For the standard solution, we have:
Astd = εstd * b * cstd ---- (1)
For the trial solution, we have:
Atrial = εtrial * b * ctrial ---- (2)
Dividing equation (2) by equation (1), we get:
Atrial / Astd = (εtrial * b * ctrial) / (εstd * b * cstd)
0.250 / 0.510 = (εtrial * ctrial) / (εstd * cstd)

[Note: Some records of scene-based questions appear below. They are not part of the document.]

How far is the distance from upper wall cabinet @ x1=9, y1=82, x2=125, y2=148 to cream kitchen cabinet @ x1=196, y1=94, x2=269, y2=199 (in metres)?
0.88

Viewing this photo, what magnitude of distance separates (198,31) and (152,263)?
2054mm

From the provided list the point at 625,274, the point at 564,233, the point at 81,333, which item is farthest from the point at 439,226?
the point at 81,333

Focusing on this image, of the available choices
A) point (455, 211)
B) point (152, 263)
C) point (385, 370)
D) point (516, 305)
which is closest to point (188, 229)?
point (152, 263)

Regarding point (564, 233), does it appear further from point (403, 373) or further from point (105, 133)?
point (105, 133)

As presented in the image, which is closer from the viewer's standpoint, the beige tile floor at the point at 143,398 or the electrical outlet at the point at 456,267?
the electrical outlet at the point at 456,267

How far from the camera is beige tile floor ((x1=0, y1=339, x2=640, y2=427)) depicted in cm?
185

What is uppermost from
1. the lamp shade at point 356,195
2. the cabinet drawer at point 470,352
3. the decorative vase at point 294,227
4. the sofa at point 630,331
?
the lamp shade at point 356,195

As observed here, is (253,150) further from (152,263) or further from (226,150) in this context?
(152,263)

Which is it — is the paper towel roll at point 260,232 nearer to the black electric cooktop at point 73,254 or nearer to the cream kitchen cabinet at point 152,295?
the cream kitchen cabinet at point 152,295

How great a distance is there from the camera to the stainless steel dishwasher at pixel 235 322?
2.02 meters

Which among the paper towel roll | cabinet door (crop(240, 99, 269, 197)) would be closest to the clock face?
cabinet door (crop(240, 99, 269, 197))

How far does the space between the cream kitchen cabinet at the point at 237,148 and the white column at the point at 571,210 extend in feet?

Since b is the same for both solutions, it cancels out. Rearranging the equation, we have:
(ctrial / cstd) = (εtrial / εstd) * (Atrial / Astd)
Now we can substitute the given values:
ctrial = (εtrial / εstd) * (Atrial / Astd) * cstd
ctrial = (0.0020 M / εstd) * (0.250 / 0.510) * 0.00050 M
Note: The molar absorptivity (εstd) is specific to the FeSCN2+ complex and needs to be looked up. Assuming it to be 1.00 M^-1cm^-1,
ctrial = (0.0020 M / 1.00 M^-1cm^-1) * (0.250 / 0.510) * 0.00050 M
Evaluating the expression:
ctrial = 0.000490196 M ≈ 4.90 x 10^-4 M
Therefore, the equilibrium concentration of SCN− in the trial solution is approximately 4.90 x 10^-4 M.